» Scraped caption text data
:::::
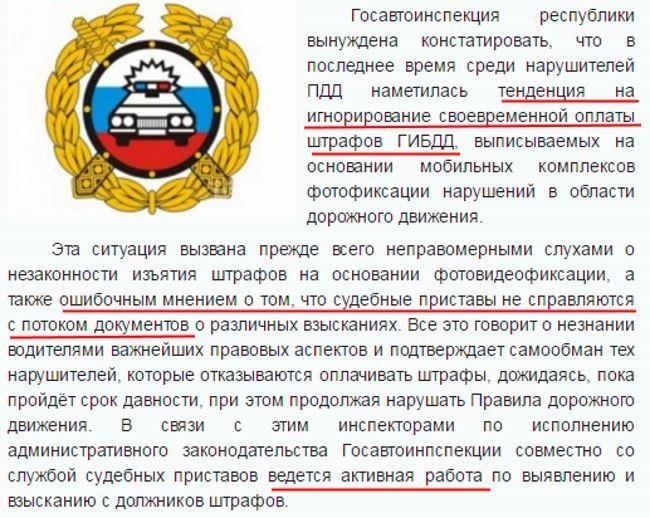 Как написать письмо орловой губернатору владимирской области
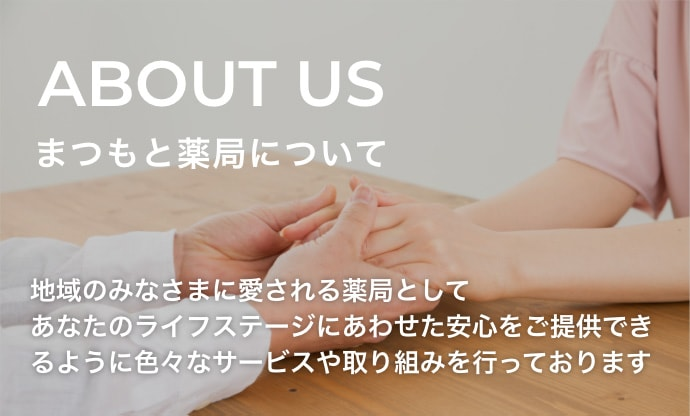 ABOUT US まつもと薬局について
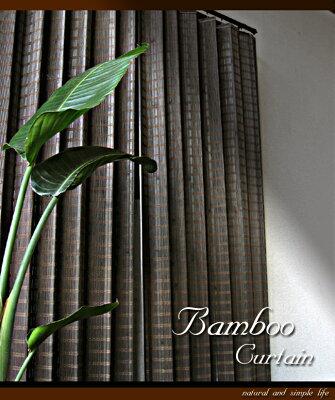 竹カーテン アッシュブラウン色 幅100x丈200cm 2枚組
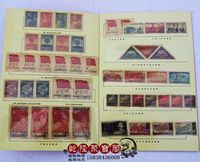 Chinese commemorative stamps issued the charac postage stamp collection - family decoration gift collections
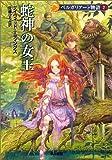 蛇神の女王 - ベルガリアード物語〈2〉 (ハヤカワ文庫FT)
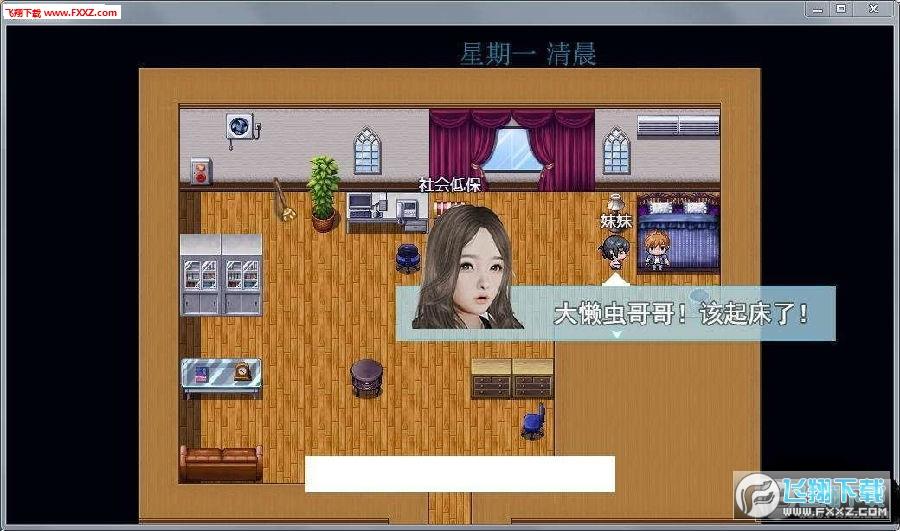 袭梦都市中文版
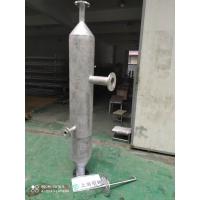 供應尿素熱解爐SCR脫硝氨水蒸發器上海碩馨廠家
:::::
» Exercise description
Please reproduce every entry above exactly, but leave out the pictures.

» Reply to the exercise
 Как написать письмо орловой губернатору владимирской области
 ABOUT US まつもと薬局について
 竹カーテン アッシュブラウン色 幅100x丈200cm 2枚組
 Chinese commemorative stamps issued the charac postage stamp collection - family decoration gift collections
 蛇神の女王 - ベルガリアード物語〈2〉 (ハヤカワ文庫FT)
 袭梦都市中文版
 供應尿素熱解爐SCR脫硝氨水蒸發器上海碩馨廠家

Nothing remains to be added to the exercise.